Translated by Rosmarie Waldrop

In 1983 Jacques Roubaud's wife Alix Cleo died at the age of 31 of a pulmonary embolism. The grief-stricken author responded with one brief poem ("Nothing"), then fell silent for thirty months.

In subsequent years, Roubaud—poet, novelist, mathematician—composed a series of prose poems, a collection that is a profound mediation on the experience of death, the devastation it brings to the lover who goes on living, and the love that remains. Despite the universality of this experience, no other writer has so devoted himself to exploring and recording the many-edged forms of grief, mourning, bewilderment, emptiness, and loneliness that attend death. No other writer has provided a kind of solace while facing with honesty and hardness the intricate ways in which the living are affected by such a loss.

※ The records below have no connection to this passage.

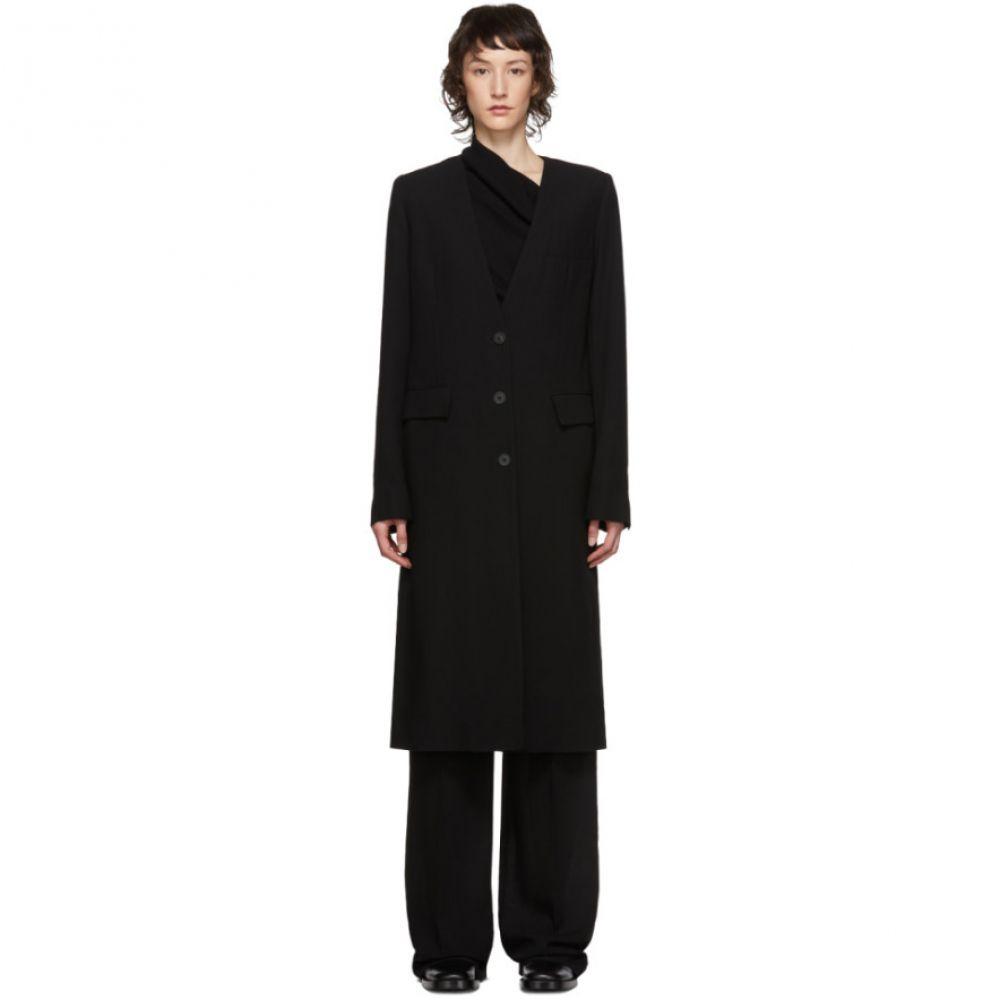 アンドゥムルメステール Ann Demeulemeester レディース コート アウター【Black Lightlaine Coat】Black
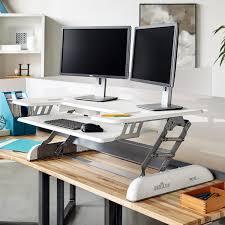 sit stand desk converter workstation solution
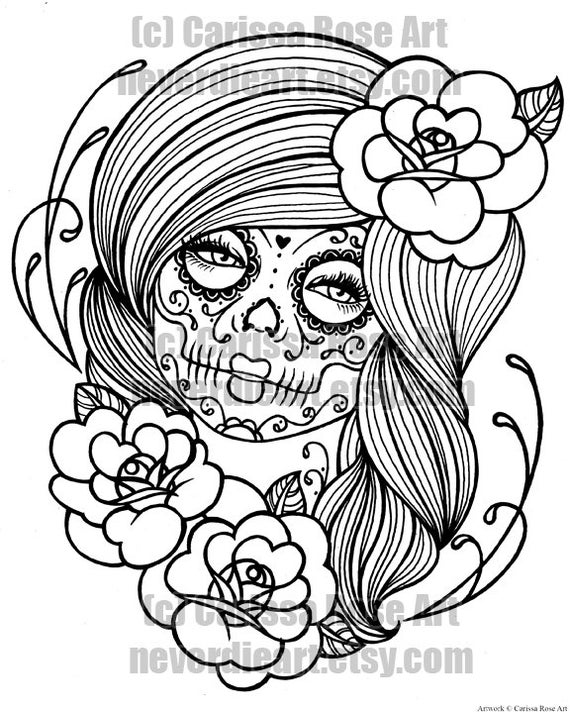 coloring pages of a girl free printable baby coloring pages for kids coloring of girl pages a
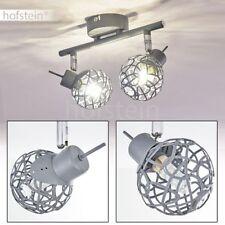 Plafonnier 2 branches Lampe de bureau Lampe de cuisine Lampe à suspension grise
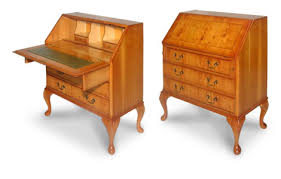 bureau writing desk bureau writing desk chesterfields direct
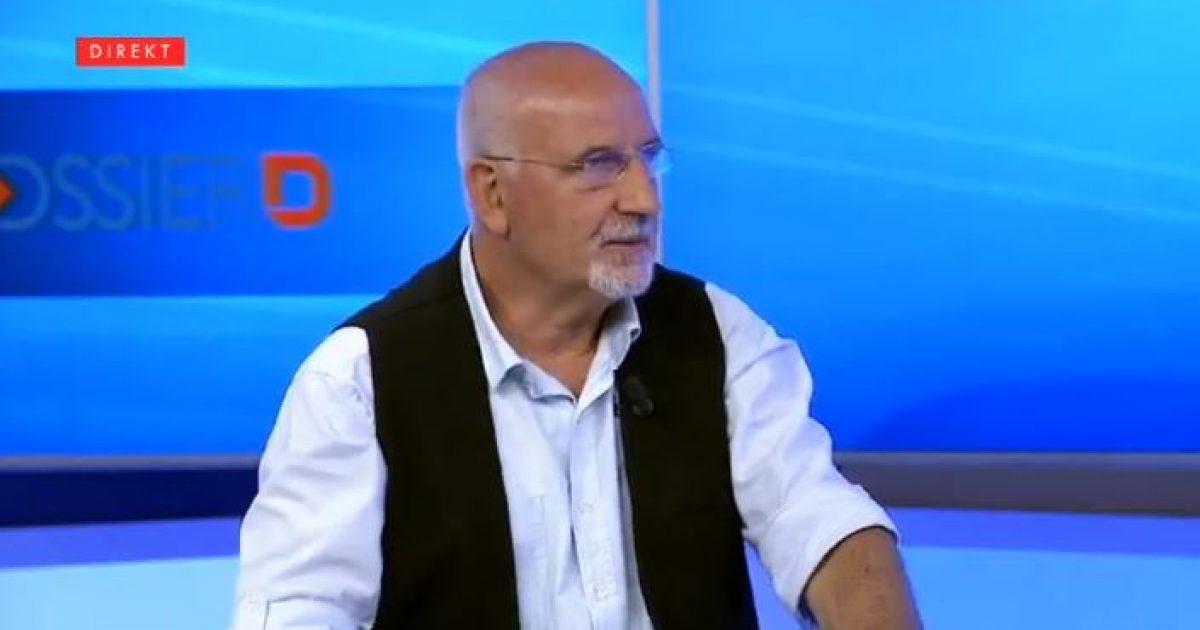 Beqaj: PDK-ja po pavarësohet nga Hashim Thaçi
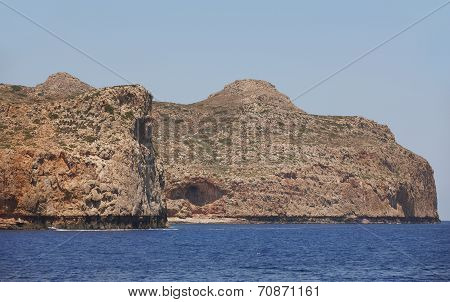 Cretan Coastline In Gramvousa Peninsula. Greece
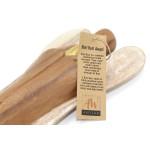 Anjel vyrezávaný z dreva - Láska - 25cm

Some Thing Black is an ongoing monologue from Roubaud to his wife, as death assaults the mind's failure to comprehend absence. Roubaud both refuses to and cannot surrender his wife to the past ("I always wake up in your voice, your hand, your smell"). The death, having occurred in an instant of time, goes on in him ("But inside me your death proceeds slowly, incomprehensibly"). While acknowledging "death calls for a poetry of meditation," Roubaud is enraged at the limitations of language and words to affect the biological reality. Rather, all that language can do is clarify the exactness of his grief and to recall precisely the image of her life and death. But such recollection—the sight of her dead body, her photographs, her things, the rooms they lived in—becomes a "memory infinitely torturous." And his most anguished recollection is of their making love ("These memories are the darkest of all"), and a sense of guilt for somehow not having prevented her death ("I did not save you from that difficult night").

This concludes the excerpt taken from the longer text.